Nowhere in the above have I suggested a method of teaching children how to be a poet. At the most , when I was teaching , I could correct grammar, question the structure ,the use of particular words , the thought process etc. 
 
I did play word games , set up physical situations where they were encouraged to use images that were not cliches . 
 
I tried to give them some craft skills to express their own art .  

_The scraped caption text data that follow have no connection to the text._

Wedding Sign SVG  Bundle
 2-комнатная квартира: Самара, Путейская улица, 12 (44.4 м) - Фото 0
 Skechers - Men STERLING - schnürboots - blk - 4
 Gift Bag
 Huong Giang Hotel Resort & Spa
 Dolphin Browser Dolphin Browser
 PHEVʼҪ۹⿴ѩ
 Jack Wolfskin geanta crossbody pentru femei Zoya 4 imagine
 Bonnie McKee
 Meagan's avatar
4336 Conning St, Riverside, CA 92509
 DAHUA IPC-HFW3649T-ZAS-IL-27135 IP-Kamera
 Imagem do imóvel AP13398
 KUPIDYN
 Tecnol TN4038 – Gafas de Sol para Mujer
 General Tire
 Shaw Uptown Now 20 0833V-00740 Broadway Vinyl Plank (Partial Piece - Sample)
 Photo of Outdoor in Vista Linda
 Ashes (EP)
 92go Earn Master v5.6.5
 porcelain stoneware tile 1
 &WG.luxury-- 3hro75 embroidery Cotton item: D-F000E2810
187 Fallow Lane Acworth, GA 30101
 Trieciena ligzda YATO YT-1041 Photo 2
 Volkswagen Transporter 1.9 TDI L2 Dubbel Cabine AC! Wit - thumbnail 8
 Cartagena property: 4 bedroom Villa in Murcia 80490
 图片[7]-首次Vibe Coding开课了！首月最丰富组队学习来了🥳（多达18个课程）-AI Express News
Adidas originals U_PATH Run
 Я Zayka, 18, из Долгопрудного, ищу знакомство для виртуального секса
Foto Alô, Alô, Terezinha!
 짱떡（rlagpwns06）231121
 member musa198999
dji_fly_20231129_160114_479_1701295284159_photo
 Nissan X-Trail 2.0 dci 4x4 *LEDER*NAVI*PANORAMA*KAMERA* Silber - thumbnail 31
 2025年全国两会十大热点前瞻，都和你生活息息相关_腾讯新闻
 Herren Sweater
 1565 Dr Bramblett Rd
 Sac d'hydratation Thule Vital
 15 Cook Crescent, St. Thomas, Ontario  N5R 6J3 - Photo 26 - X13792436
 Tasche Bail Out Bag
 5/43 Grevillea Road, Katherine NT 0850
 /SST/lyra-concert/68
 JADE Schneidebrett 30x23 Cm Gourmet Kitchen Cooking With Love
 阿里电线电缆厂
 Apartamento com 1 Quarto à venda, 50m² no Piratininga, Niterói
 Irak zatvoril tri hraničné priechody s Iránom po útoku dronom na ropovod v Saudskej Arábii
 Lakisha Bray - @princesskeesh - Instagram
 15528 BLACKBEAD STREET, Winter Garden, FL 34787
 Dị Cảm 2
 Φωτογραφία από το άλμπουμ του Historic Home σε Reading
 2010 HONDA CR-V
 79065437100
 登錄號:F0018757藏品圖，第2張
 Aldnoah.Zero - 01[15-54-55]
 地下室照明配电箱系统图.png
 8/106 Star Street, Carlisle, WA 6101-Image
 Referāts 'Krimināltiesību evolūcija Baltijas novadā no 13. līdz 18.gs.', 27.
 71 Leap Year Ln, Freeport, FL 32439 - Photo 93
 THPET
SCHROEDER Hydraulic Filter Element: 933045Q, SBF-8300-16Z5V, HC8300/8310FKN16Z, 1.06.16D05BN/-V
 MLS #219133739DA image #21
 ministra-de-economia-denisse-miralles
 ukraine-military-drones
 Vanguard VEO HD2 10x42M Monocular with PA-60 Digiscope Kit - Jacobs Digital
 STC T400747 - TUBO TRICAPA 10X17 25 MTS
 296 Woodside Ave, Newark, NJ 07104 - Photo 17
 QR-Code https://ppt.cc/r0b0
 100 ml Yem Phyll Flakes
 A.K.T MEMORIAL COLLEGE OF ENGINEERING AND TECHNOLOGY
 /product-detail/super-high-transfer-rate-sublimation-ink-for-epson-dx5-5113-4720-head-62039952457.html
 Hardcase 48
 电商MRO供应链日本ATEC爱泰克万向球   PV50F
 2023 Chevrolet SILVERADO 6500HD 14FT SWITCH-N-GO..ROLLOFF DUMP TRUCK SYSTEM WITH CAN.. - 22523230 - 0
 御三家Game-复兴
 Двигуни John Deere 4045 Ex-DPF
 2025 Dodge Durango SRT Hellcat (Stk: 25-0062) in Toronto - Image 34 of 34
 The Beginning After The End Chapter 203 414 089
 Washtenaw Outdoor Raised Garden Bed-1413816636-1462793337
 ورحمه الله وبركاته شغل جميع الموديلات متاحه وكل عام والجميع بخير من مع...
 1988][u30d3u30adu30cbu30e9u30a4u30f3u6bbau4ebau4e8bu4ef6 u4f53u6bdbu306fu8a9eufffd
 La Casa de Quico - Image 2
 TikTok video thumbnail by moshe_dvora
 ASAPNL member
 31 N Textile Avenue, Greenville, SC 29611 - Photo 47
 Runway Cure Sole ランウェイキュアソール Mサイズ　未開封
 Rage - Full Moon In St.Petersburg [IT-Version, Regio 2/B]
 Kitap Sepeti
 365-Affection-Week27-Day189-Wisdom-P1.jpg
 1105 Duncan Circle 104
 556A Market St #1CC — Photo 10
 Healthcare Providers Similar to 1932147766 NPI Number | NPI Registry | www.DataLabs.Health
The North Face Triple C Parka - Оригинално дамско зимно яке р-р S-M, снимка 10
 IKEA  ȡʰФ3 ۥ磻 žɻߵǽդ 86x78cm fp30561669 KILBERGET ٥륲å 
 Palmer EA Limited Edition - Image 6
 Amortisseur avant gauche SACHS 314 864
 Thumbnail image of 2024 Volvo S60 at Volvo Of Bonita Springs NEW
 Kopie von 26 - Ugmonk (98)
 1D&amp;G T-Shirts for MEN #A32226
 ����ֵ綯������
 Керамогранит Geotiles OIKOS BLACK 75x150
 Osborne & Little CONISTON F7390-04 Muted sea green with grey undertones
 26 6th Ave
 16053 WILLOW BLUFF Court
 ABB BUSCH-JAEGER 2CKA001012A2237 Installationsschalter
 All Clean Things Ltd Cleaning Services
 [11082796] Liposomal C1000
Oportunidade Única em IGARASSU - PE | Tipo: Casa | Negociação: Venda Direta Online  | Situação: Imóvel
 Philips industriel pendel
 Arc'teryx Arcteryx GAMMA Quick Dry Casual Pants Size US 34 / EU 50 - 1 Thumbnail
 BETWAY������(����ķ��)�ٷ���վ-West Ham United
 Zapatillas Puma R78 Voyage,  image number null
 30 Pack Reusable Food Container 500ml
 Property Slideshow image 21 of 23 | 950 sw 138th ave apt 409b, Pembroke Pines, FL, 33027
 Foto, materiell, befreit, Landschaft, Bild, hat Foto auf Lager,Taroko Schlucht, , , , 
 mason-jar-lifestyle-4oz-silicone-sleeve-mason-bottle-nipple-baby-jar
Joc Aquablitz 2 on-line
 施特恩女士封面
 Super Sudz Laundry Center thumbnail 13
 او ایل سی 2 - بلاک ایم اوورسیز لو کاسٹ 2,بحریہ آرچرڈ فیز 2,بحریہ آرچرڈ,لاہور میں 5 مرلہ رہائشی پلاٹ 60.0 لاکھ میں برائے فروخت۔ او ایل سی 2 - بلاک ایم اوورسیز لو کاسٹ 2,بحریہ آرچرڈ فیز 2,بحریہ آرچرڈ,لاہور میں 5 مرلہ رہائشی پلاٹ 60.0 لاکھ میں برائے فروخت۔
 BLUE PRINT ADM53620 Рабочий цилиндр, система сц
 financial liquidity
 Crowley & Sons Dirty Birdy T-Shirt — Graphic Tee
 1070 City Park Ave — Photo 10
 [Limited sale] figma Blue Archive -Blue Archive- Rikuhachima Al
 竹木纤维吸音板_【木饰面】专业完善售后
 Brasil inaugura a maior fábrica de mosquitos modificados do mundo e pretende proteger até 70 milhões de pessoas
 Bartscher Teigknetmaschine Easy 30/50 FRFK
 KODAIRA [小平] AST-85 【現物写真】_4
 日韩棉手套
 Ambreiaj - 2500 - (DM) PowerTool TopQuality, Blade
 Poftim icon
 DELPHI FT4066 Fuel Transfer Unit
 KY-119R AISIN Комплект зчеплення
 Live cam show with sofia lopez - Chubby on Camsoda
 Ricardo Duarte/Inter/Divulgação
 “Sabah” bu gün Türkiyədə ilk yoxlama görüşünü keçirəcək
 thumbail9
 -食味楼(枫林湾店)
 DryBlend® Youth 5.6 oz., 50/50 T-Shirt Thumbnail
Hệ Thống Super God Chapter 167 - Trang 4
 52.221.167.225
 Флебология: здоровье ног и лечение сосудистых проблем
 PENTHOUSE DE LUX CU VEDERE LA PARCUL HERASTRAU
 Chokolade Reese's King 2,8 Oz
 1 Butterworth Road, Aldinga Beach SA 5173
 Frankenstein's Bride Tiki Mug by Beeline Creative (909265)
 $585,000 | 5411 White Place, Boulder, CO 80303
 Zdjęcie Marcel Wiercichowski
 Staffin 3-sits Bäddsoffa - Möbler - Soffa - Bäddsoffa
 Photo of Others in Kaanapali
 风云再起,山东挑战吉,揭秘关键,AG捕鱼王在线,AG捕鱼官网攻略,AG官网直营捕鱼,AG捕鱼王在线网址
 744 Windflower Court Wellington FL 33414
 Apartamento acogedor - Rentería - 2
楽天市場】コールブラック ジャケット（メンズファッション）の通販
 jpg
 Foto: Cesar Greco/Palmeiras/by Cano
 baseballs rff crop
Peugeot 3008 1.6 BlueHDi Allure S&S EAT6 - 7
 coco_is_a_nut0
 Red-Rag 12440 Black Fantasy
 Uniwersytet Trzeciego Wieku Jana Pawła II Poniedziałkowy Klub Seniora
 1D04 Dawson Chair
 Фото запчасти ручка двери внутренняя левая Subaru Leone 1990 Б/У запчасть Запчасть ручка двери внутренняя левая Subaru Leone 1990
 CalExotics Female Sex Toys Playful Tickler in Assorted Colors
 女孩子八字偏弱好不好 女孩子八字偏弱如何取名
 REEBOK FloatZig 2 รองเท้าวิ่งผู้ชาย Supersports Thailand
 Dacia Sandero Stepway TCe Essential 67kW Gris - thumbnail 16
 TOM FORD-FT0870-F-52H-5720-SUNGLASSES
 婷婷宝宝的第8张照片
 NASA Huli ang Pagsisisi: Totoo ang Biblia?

Few poets that I have heard of were perfect artists from the start of their writing . See Chaucer -- the life so short , the art so long to learn .  
 
I do rather resent the charlatan's charter comment .  
 
Related to my style of teaching of which you know nothing it is presumptuous . And it does smack of snobbery . 
 
I taught word skills , which may have helped the children go away and write their own poems. If they did I praised where praise was due . 
 
And I hope I taught them to read their own work critically in the hope of self improvement , not improving it via something imposed by me from outside . 
 
patterjack 
 
A layperson's reaction
Written by Bottleblondesurfer (3559 comments posted) 8th November 2006
I have read Josie' s post and your post on poetry with interest but have not felt qualified to comment. I admit I struggle with poetry on the forum and this discussion has been helpful to me. I would not have commented at all if it wasn't for Taliskers pretentious and arrogant comments. He is an amatuer and to be so dissmissive of a professional who has spent years writing,teaching, and studying poetry is hubris right off the scale. A charlatan's charter?? Bloody cheek I say. If you don't know have the sense to keep quiet 
Cheers 
BBS

Written by Phil (6959 comments posted) 8th November 2006
All I can say is that I enjoy teaching poetry, not on your grand scale Brian, (9, 10 and 11 year olds) and that most children also enjoy it. The art/skill/craft/whatever of peeling back layers and making links to reveal meaning has to be taught in the first place before the kid can go on to do this for himself. 
 
I try to expose them to the widest range of poetry I can. This is both encouraged and limited by government meddling. 
 
As for writing poetry - when I try, I often haven't a clue when I start out about structure and such. It develops as I write. I tend to go by the sound of it. As I tend to write pieces with no set structure, I often think of it as the pulse rather than the rhythm. Some of the things you've written may help me. Personally, I do think skills and craft can be taught and learned. It's what's done with them that turn them into art or nonsense. 
 
All the best, 
 
Phil.
revealing
Written by fellpony (1702 comments posted) 17th March 2008
I had not read this before - but agree that Brian is well qualified to discuss the subject of teaching poetic appreciation as well as encouraging students (of diverse ages) to try to write for themselves.